A University of Alberta professor says “new math” should get a fair chance when school resumes in the fall.
Lynn McGarvey, a professor with the department of elementary education, said the inquiry-based math methods that have been heavily criticized by parents could yield positive long-term results.
“What the parents are seeing in their children’s homework activities, especially in Grades 1, 2 and 3, are really focusing on the understanding side,” she said. “So even though they might be problem solving in different ways, it’s trying to help children understand mathematics better. And if they understand it better, then that recall will come a lot easier in the long run.”
McGarvey pores through research on education and teaches other educators how to teach math to kids.
She said research shows that drilling facts with flash cards and recitation does not always work, and that many adults do not have efficient recall when it comes to multiplication and division.

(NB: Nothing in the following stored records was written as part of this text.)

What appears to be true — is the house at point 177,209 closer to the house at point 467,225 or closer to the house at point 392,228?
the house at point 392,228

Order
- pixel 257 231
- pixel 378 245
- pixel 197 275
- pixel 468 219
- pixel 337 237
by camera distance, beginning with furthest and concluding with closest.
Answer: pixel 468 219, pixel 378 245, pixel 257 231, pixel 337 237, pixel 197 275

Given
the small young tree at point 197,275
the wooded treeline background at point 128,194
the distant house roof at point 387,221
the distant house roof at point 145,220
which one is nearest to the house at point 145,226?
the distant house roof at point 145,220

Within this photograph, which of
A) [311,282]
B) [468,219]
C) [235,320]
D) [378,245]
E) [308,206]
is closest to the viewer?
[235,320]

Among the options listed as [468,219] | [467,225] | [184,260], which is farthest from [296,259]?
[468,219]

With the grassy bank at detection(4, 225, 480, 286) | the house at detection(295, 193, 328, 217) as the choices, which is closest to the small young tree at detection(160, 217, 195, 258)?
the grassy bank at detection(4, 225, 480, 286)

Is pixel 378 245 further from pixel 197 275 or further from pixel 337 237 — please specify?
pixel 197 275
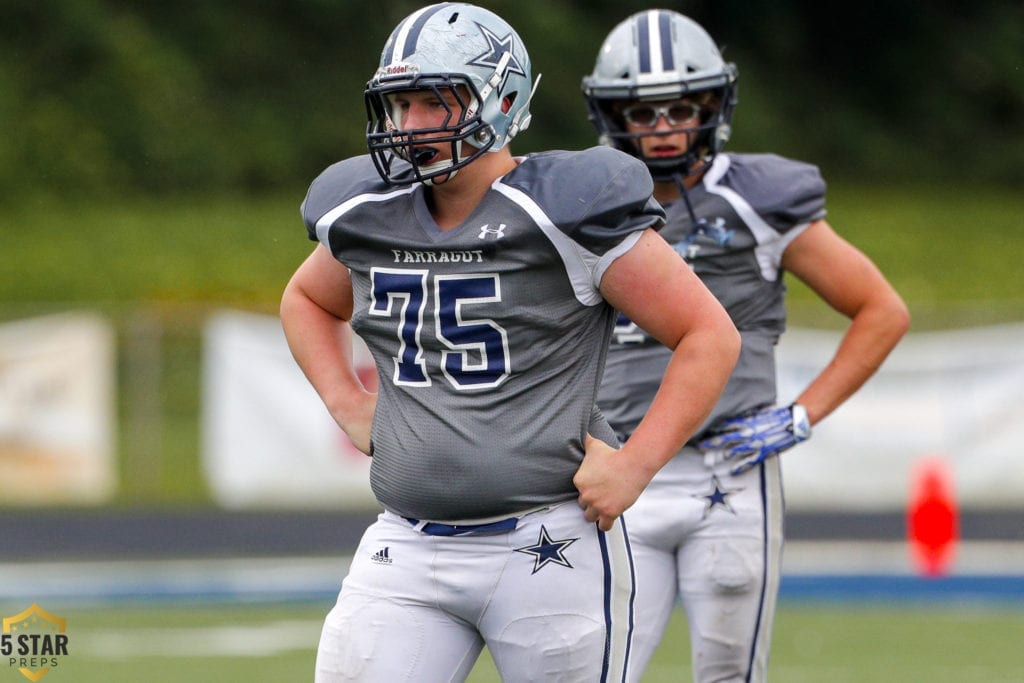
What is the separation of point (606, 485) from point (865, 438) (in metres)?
8.09

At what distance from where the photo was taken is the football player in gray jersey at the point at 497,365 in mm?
3312

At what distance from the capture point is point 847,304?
4527 mm

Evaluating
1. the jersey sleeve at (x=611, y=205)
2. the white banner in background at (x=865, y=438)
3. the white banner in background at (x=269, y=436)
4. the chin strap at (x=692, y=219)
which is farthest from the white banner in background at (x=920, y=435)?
the jersey sleeve at (x=611, y=205)

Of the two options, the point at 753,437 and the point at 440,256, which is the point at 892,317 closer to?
the point at 753,437

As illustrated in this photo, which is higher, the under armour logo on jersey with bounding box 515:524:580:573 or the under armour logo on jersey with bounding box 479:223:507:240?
the under armour logo on jersey with bounding box 479:223:507:240

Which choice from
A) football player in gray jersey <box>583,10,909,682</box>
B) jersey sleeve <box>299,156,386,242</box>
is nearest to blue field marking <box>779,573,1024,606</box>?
football player in gray jersey <box>583,10,909,682</box>

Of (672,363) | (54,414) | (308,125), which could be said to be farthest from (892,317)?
(308,125)

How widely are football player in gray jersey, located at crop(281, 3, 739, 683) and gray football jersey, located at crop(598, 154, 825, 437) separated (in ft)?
3.26

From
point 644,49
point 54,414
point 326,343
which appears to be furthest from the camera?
point 54,414

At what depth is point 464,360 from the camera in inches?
132

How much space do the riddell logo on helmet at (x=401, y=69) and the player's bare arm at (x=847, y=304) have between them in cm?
146

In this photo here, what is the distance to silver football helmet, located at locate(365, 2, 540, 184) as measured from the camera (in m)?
3.31

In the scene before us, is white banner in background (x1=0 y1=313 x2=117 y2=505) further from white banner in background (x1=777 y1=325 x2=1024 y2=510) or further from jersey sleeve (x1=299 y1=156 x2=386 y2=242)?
jersey sleeve (x1=299 y1=156 x2=386 y2=242)

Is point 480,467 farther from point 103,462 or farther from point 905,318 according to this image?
point 103,462
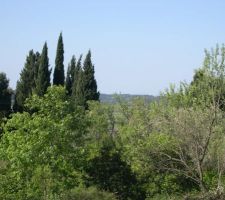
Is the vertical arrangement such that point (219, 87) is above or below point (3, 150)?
above

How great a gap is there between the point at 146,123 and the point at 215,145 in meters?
5.24

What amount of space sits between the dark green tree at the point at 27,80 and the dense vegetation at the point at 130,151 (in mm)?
27460

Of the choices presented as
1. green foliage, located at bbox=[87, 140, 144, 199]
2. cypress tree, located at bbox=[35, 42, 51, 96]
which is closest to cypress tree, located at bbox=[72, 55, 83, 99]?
cypress tree, located at bbox=[35, 42, 51, 96]

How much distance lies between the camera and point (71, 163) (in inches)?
812

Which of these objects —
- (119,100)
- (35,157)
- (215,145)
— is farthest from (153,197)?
(119,100)

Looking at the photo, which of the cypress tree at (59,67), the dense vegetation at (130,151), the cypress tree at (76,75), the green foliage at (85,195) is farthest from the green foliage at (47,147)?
the cypress tree at (76,75)

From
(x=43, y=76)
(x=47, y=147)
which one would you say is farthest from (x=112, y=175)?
(x=43, y=76)

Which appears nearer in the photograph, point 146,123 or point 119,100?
point 146,123

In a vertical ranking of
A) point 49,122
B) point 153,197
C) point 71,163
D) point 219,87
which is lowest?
point 153,197

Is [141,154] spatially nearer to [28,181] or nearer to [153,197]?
[153,197]

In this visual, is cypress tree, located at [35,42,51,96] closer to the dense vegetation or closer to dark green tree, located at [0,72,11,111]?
dark green tree, located at [0,72,11,111]

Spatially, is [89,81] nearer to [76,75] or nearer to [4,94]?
[76,75]

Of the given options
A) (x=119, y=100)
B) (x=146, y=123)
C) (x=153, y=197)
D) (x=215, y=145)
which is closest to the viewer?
(x=215, y=145)

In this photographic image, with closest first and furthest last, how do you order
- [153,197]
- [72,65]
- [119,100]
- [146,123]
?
1. [153,197]
2. [146,123]
3. [119,100]
4. [72,65]
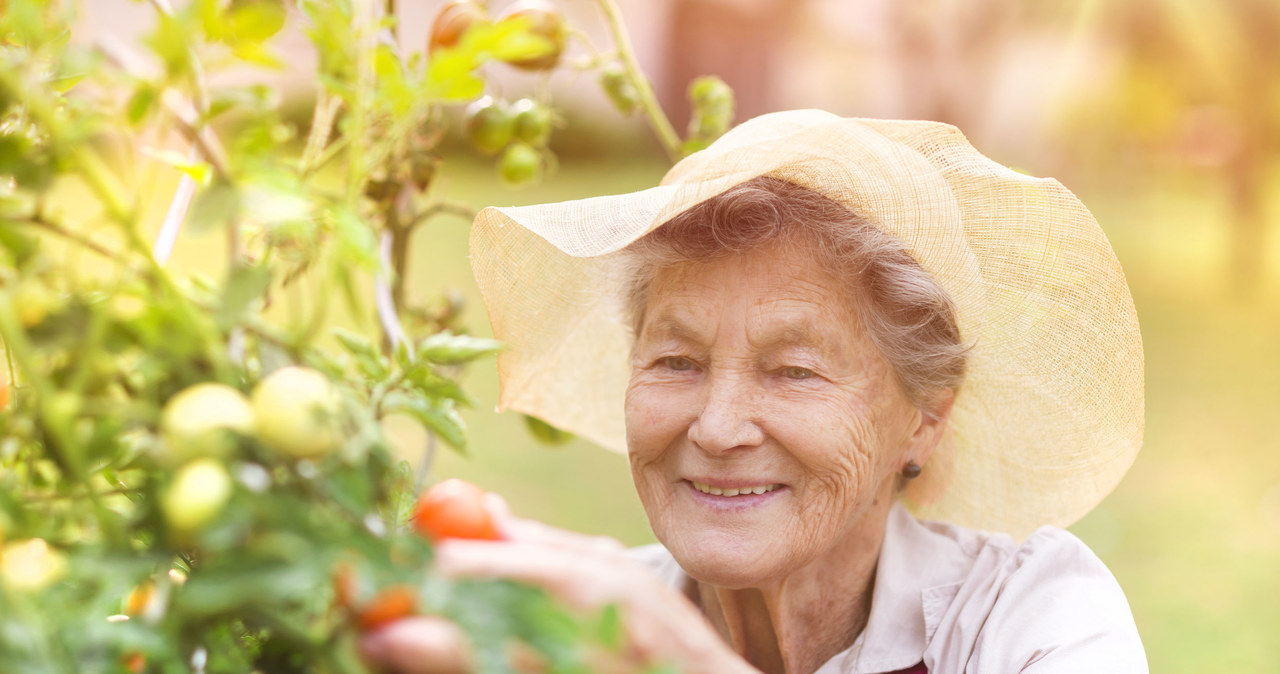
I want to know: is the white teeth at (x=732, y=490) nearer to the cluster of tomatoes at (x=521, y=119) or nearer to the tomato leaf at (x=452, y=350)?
the cluster of tomatoes at (x=521, y=119)

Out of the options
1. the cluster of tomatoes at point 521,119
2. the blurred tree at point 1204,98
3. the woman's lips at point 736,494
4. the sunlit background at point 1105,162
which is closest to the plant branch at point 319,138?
the cluster of tomatoes at point 521,119

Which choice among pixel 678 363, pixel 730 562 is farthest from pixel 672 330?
pixel 730 562

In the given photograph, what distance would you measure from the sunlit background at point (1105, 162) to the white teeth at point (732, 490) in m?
3.34

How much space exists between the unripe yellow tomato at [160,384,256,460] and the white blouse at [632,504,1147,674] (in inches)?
42.2

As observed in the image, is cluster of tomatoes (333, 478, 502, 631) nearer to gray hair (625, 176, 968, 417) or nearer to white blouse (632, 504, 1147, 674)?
gray hair (625, 176, 968, 417)

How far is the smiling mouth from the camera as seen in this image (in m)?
1.42

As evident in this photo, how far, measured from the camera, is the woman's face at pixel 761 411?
1.39 meters

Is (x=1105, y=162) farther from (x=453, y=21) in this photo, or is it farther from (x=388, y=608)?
(x=388, y=608)

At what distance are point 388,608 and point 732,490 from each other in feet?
2.97

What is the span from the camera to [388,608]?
1.85ft

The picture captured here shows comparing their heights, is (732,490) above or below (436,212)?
below

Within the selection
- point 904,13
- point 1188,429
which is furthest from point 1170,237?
point 1188,429

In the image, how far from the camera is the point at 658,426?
1462 millimetres

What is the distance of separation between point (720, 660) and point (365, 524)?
1.21 ft
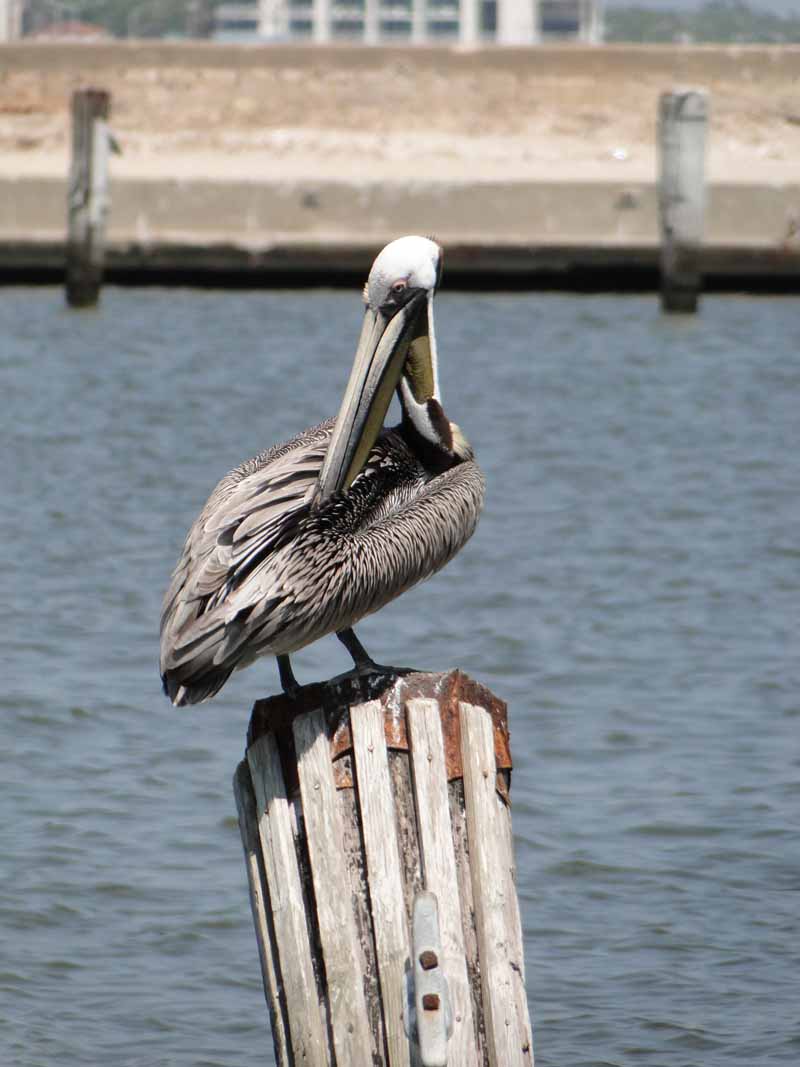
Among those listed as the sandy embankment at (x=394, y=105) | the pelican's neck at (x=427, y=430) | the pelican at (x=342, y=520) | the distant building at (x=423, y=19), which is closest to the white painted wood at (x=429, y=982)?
the pelican at (x=342, y=520)

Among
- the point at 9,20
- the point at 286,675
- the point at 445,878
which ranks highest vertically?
the point at 9,20

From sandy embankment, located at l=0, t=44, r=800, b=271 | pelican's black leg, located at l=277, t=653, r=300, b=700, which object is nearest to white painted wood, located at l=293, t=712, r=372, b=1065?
pelican's black leg, located at l=277, t=653, r=300, b=700

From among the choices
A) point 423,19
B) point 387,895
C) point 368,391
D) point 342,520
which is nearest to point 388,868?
point 387,895

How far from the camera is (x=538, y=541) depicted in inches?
332

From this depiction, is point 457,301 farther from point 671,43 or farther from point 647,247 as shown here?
point 671,43

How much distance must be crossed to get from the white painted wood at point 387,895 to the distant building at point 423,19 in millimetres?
55200

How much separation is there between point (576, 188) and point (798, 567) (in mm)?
10508

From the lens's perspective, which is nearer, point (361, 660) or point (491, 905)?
point (491, 905)

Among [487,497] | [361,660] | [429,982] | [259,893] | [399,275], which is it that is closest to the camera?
[429,982]

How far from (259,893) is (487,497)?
20.1ft

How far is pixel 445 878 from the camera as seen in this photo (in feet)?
9.48

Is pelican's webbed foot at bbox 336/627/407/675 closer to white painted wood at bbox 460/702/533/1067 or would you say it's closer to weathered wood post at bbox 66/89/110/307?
white painted wood at bbox 460/702/533/1067

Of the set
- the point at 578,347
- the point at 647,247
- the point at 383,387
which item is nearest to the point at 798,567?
the point at 383,387

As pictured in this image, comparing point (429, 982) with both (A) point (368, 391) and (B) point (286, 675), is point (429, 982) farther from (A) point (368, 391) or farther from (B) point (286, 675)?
(A) point (368, 391)
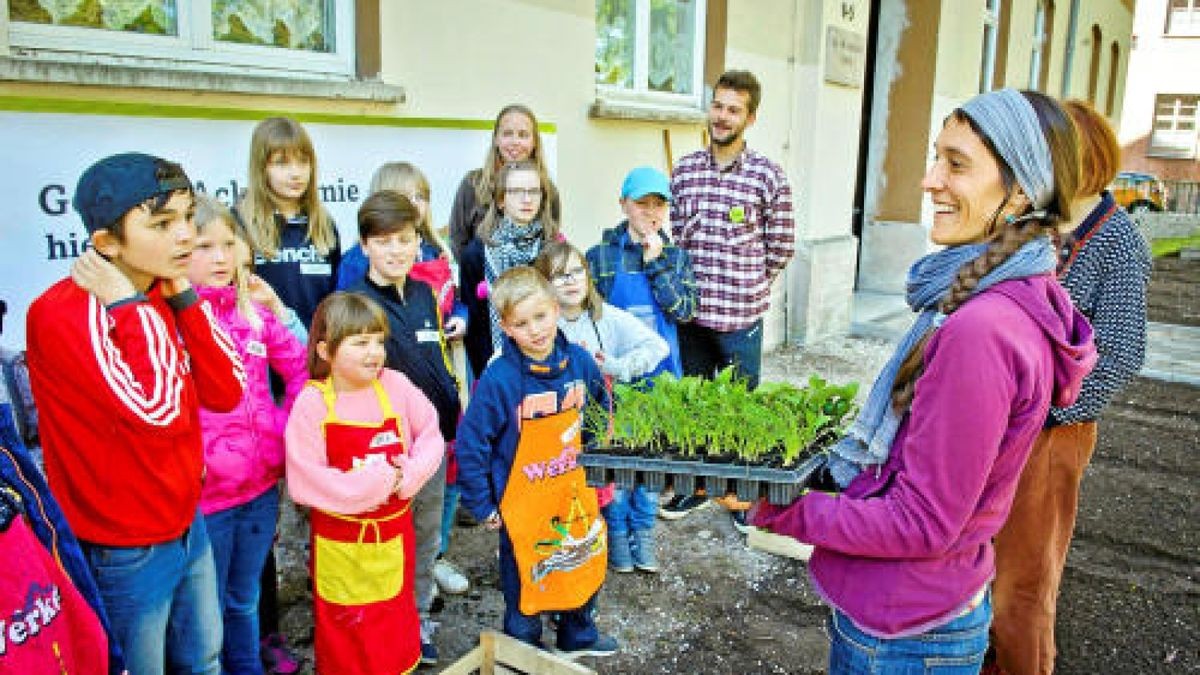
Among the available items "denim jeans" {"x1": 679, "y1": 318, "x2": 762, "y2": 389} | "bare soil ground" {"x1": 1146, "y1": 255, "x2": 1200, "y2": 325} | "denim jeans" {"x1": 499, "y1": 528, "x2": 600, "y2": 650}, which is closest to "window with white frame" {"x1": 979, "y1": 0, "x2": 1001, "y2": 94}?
"bare soil ground" {"x1": 1146, "y1": 255, "x2": 1200, "y2": 325}

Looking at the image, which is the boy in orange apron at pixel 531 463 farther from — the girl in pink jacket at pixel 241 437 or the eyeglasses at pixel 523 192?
the eyeglasses at pixel 523 192

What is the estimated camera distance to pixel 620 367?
3.54 metres

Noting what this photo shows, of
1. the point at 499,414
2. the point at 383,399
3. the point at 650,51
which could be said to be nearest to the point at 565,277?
the point at 499,414

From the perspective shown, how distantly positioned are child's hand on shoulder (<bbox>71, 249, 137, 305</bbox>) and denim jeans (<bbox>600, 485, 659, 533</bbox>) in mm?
2441

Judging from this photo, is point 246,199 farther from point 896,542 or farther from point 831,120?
point 831,120

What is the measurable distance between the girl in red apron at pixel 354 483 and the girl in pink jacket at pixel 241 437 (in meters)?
0.14

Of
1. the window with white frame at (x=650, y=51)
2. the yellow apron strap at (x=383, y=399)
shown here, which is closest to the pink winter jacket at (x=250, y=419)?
the yellow apron strap at (x=383, y=399)

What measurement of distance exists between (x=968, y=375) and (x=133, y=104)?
3198mm

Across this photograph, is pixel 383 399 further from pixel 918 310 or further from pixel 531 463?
pixel 918 310

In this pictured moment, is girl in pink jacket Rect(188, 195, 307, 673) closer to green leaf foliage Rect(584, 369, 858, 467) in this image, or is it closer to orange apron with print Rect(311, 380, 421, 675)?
orange apron with print Rect(311, 380, 421, 675)

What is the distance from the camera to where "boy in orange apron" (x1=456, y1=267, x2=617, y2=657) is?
2.97 meters

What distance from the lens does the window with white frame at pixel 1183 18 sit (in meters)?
34.6

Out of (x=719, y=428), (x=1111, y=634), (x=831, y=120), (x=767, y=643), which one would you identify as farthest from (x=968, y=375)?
(x=831, y=120)

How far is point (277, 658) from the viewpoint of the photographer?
3.19m
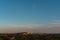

The inquiry-based method aims to help children solve problems in a variety of different ways in early grades to foster a deeper understanding that may lead to a greater appreciation for math later in life.
“For a hundred years we’ve known that just drilling facts is not very effective for a large number of children,” she said.
McGarvey said the fact that so many adults are not proficient in math is evidence that the old methods could be improved upon.
“A lot of adults say that they’re not very good at math, or they don’t like math, or they don’t have a math brain – all those sorts of things,” McGarvey said.
“I think the assumption is that just a memorized answer is the best, but we know that a lot of adults don’t have those things memorized.”
She said it’s important for educators to communicate better with parents, and said resources should be available to parents to clearly explain the principals of inquiry-based math.
“I think everybody wants the same things.”
In April, protesters at the Alberta Legislature blasted Alberta Education for moving away from traditional “basic” math instruction in favour of an inquiry-based system that was outlined by the Western and Northern Canadian Protocol and touted in Alberta’s 2009 Inspiring Education initiative.
Alberta Education is in the midst of a two-year curriculum redesign.